Should I Have Both a Will and a Trust to Protect My Family and My Assets?

A very common question that we will receive from clients is whether they need a Will and a Trust, do they need a Will in place of Trust, or do they just need a Will? This can be a rather difficult question to answer because this may depend on the unique set of circumstances for each family. When we first sit down with a family or an individual discussing estate planning we will always ask what is most important to you and your family. After we get an understanding on what the family wants, then we can provide a recommendation on which estate planning legal strategy is best for this family given their unique set of circumstances.

However, when a family says that they are concerned about their children and want to make sure that all of their assets pass quickly and easily to their children immediately after death, this is very common a situation where a revocable living trust would be one way to accomplish their estate planning legal objectives.
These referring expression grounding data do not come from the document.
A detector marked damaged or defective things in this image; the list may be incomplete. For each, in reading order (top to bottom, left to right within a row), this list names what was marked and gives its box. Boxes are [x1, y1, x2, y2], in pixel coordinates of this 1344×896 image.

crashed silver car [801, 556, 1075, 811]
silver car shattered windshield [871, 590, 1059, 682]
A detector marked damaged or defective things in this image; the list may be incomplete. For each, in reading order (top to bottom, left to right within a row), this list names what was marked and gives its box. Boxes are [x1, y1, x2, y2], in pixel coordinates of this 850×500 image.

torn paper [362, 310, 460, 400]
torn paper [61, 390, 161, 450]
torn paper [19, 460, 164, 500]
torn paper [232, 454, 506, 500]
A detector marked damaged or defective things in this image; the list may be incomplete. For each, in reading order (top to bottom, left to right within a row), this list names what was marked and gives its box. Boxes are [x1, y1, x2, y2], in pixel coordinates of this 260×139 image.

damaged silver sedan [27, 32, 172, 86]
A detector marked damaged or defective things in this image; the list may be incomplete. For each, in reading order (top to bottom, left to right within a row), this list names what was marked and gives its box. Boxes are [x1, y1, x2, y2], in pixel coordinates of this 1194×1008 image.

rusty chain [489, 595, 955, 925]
A revocable living trust is separate legal document and a separate legal entity that will hold ownership of all of your assets during your lifetime. In addition, at your death, your Will is going to direct that your assets will be distributed in accordance with the provisions of the revocable living trust. This is commonly referred to as a pour over Will. Now, this document is a completely separate and distinct legal entity. What I mean by this is that the trust will own and hold of all of your assets, instead of you owning your assets personally. For example, instead of you owning your home and investment accounts as John Smith, you will instead own these assets of John Smith as Trustee of the John Smith Revocable Living Trust. The primary benefit of the trust is that when John Smith dies, since John Smith individually did not own any assets in his name, then there are no assets to go through probate. This way, when John Smith dies, all of John’s children will immediately have access to all of his assets without having to go through the long and drawn out probate court process.

Therefore, for families who have a primary concern of avoiding probate and making the estate settlement process simple for their family, a revocable living trust and a last will and testament would be one way to accomplish their estate legal goals and objectives.